▶ [Source extract]

· · · ·

Every which way

It would be so easy if Clint Eastwood were as black-and-white as the characters he built his legacy on — grizzled, misogynistic loners, the very pictures of primal, untamed manliness. But having reinvented himself over the past two decades as a behind-the-camera philosophical auteur (a title he'd surely deny), that picture of tough-guy taciturnity has faded and aged in many ways.

There's now more to Clint than a rugged stride, a vengeful squint and a clever quip. He's an enigma, ready to confound our expectations with every picture he makes, including the critically acclaimed Letters From Iwo Jima, which is playing in the Detroit area (Cinema, Metro Times, Jan. 10). The rebellious individualism of Dirty Harry — a film some claim to be covertly fascist — suggests a hidden right-wing ideology that endorses the death penalty, and there are strains of sexism in much of his early work (High Plains Drifter, The Eiger Sanction, Bronco Billy). On the other side, he's been attacked by the right wing for the ludicrous assertion that Million Dollar Baby "advocates" euthanasia, and Flags of Our Fathers features plenty of pointed anti-war commentary about spin and empty symbolism that echo the current quagmire in Iraq.

But the most fascinating facet of the new and improved (and mysterious) Eastwood is his ascension, in cinema circles, to the ranks of Important Filmmaker. It's a relatively recent shift in critical thinking; after the bloody and blistering '70s neo-Westerns High Plains Drifter and The Outlaw Josey Wales, his career behind the lens was critically neglected for a good 15 years. As Richard Schickel says in his biography, Clint Eastwood, quoting fellow film scholar David Thomson, "Critics looked down on Eastwood. Thinking people shunned his films."

What point marks Eastwood's rise from entertainer of the masses to artist of the intellectuals? Popular opinion would suggest 1992's Unforgiven, an elegiac and myth-busting success with audiences and reviewers alike that corralled four Oscars and scorched a path for HBO's Deadwood. A better signifier of change would be 1988's Bird, an unpredictable riff on the life of Charlie Parker that remains his most anomalous picture.

· · · ·

▶ [Provided records]

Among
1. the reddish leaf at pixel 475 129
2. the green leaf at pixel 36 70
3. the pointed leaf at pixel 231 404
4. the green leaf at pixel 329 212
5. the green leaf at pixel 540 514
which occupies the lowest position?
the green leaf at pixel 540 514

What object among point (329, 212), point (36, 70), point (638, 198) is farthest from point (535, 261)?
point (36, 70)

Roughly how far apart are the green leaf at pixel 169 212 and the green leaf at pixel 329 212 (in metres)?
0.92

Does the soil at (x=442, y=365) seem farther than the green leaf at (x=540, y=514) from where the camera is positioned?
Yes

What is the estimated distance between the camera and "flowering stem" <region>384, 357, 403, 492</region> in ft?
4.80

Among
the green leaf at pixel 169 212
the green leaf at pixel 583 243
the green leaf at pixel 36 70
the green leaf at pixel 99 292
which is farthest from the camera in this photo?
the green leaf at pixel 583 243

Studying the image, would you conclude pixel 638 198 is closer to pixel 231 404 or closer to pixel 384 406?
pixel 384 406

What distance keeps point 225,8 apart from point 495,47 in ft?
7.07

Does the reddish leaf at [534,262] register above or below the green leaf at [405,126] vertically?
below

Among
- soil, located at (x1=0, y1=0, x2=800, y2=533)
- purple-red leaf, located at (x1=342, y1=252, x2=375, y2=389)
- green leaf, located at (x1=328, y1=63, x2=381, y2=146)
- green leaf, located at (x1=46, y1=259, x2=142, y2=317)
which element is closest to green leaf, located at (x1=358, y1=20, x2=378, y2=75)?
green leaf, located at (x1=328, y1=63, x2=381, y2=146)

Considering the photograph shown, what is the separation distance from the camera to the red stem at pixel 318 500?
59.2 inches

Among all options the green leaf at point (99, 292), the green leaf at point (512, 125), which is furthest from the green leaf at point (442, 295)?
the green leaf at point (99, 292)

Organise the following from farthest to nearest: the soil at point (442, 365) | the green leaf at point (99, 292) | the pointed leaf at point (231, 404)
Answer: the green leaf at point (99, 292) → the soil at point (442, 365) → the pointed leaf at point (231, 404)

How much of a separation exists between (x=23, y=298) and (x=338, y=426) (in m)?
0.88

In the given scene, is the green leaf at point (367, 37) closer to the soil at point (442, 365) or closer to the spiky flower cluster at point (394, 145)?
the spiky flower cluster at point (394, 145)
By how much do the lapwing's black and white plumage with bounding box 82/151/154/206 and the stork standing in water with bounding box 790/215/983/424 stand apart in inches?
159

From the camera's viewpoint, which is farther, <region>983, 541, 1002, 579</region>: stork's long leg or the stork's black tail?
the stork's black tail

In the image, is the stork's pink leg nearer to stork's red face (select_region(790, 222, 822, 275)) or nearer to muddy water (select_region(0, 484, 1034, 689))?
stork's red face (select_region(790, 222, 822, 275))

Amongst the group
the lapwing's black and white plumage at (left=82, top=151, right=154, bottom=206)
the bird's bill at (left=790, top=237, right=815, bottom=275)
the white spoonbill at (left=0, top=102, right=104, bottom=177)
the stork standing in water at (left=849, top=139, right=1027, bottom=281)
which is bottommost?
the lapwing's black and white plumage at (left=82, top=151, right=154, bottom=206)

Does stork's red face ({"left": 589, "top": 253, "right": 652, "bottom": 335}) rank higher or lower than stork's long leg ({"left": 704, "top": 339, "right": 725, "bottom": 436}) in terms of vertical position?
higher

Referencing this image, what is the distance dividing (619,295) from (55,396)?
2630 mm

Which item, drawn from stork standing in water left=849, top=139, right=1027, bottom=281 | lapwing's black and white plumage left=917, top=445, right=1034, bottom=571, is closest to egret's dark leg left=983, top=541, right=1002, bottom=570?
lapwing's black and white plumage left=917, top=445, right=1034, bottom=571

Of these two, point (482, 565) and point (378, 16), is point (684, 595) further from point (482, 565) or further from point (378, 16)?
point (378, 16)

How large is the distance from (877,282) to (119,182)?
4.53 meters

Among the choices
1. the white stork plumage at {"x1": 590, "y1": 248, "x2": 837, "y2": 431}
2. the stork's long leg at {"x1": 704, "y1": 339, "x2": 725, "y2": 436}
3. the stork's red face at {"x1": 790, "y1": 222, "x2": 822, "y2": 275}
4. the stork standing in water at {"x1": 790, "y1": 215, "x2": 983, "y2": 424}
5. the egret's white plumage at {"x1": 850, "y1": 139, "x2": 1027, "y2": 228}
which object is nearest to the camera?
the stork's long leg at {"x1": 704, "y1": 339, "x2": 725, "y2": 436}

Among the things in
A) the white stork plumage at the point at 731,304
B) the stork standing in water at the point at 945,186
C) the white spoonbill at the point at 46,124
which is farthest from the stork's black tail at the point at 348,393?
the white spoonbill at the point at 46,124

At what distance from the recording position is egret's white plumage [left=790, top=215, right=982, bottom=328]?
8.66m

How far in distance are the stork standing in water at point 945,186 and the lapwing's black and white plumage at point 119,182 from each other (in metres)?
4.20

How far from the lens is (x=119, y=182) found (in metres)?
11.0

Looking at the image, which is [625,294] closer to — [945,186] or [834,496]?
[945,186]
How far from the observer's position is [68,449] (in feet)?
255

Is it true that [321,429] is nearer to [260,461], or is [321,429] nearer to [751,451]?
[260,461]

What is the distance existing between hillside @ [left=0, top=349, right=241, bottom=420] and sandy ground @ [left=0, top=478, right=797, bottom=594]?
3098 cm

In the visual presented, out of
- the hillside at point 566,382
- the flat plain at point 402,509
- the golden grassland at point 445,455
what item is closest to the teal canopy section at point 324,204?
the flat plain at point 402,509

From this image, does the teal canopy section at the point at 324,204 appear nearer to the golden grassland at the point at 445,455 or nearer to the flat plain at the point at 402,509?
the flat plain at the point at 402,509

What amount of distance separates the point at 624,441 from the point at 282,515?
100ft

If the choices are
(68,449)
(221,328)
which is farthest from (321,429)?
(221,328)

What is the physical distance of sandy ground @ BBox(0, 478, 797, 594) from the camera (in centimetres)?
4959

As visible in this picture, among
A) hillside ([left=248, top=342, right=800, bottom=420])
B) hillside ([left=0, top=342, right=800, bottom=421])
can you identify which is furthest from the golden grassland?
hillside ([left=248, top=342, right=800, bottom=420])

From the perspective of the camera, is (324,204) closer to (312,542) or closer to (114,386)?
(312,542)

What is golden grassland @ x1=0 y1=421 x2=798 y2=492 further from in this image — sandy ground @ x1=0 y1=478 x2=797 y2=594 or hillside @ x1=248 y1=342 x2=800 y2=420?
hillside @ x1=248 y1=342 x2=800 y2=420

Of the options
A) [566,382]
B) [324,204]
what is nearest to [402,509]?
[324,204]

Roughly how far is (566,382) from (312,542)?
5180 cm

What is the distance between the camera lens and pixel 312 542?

· · · ·

▶ [The task] Please write out the passage of the Eastwood article starting with "It would be" and going on through "in many ways.", word for word.

▶ [Written response]
It would be so easy if Clint Eastwood were as black-and-white as the characters he built his legacy on — grizzled, misogynistic loners, the very pictures of primal, untamed manliness. But having reinvented himself over the past two decades as a behind-the-camera philosophical auteur (a title he'd surely deny), that picture of tough-guy taciturnity has faded and aged in many ways.